Pollution Leaves Women at Greater Risk for Heart Disease, Death

ByABC News
January 31, 2007, 5:22 PM

Jan. 31, 2007 — -- The most rigorous study of its kind to link pollution and heart disease finds women are at much greater risk of developing and dying from cardivovascular disease who live in areas with higher levels of pollution, according to the New England Journal of Medicine.

While doctors have known known air pollution can be bad for the heart, they didn't know it was this bad.

"The magnitude of the findings are substantially higher than what's been seen in prior research on long-term effects of air pollution," said Dr. Joel Kaufman at the University of Washington.

The study monitored the health of more than 65,000 post-menopausal women for up to nine years and tracked the air quality near their homes, checking the level of tiny particles spewed from cars, trucks and power plants.

Their tracked through pollution meters which are scattered in virtually every metropolitan area in the country to continously measure the amount of particles in the air, with the results compiled by the Environmental Protection Agency.

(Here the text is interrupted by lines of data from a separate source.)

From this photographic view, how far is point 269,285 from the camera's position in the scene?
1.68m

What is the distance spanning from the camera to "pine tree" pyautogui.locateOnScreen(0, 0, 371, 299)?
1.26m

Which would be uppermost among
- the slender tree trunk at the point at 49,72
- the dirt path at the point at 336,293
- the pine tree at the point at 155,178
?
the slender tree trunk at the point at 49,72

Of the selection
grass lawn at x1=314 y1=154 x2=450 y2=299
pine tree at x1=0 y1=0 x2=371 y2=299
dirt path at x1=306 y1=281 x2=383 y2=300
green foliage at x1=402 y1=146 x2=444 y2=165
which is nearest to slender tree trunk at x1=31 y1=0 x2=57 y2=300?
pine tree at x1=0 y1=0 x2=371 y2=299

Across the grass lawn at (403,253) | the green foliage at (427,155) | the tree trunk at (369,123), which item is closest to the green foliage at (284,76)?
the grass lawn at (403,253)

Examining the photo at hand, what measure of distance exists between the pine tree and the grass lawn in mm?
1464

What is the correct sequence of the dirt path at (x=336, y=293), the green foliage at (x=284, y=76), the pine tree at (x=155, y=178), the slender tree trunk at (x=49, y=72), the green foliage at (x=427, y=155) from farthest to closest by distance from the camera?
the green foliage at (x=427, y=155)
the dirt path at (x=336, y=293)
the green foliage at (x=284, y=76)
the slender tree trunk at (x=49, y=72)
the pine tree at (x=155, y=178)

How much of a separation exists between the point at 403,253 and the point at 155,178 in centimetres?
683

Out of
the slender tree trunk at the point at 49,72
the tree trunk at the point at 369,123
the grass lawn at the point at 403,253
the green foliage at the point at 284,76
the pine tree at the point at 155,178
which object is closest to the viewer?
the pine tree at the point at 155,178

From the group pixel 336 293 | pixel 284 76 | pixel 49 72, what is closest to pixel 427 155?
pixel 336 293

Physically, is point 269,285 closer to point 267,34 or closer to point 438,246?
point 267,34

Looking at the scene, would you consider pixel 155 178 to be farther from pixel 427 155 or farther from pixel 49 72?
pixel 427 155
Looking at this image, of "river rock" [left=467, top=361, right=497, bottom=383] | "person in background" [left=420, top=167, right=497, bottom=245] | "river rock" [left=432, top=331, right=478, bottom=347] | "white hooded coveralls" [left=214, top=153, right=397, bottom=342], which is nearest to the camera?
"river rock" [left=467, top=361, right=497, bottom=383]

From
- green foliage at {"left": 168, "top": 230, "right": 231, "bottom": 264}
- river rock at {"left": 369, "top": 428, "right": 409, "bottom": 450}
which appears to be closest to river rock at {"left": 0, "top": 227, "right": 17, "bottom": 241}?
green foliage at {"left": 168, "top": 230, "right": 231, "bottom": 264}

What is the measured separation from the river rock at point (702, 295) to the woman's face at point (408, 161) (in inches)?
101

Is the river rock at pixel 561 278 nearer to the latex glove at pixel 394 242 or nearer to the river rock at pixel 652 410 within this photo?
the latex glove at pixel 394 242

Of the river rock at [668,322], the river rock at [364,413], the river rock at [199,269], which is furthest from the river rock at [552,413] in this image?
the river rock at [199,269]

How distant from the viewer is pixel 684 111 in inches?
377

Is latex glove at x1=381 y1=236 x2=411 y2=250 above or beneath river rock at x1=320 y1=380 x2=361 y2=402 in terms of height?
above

This latest study suggests women living in cities with the highest levels of air particles, such as Los Angeles, Atlanta and New York, were 76 percent more likely to die from a heart attack or stroke than women breathing the cleaner air of Honolulu or Tucson, Arizona.

"Not only were the effects higher in polluted cities, but within a city," Kaufman said. "The more polluted areas were places where there were higher rates of heart disease."

And these findings were consistent regardless of a woman's weight or smoking history, blood pressure or cholesterol levels.

"The particles effect the lining of the blood vessels which makes it easier for cholesterol plaque to form, and also it makes the blood stickier so clots are more likely to form," said Dr Leslie Cho of the Cleveland Clinic.

Air particles are harmful to both women and men, but women may be more vulnerable, in part, because they have smaller coronary arteries.

While no one is suggesting they move out of pollution "hot spots", doctors say women should focus on those heart disease risk factors they can control.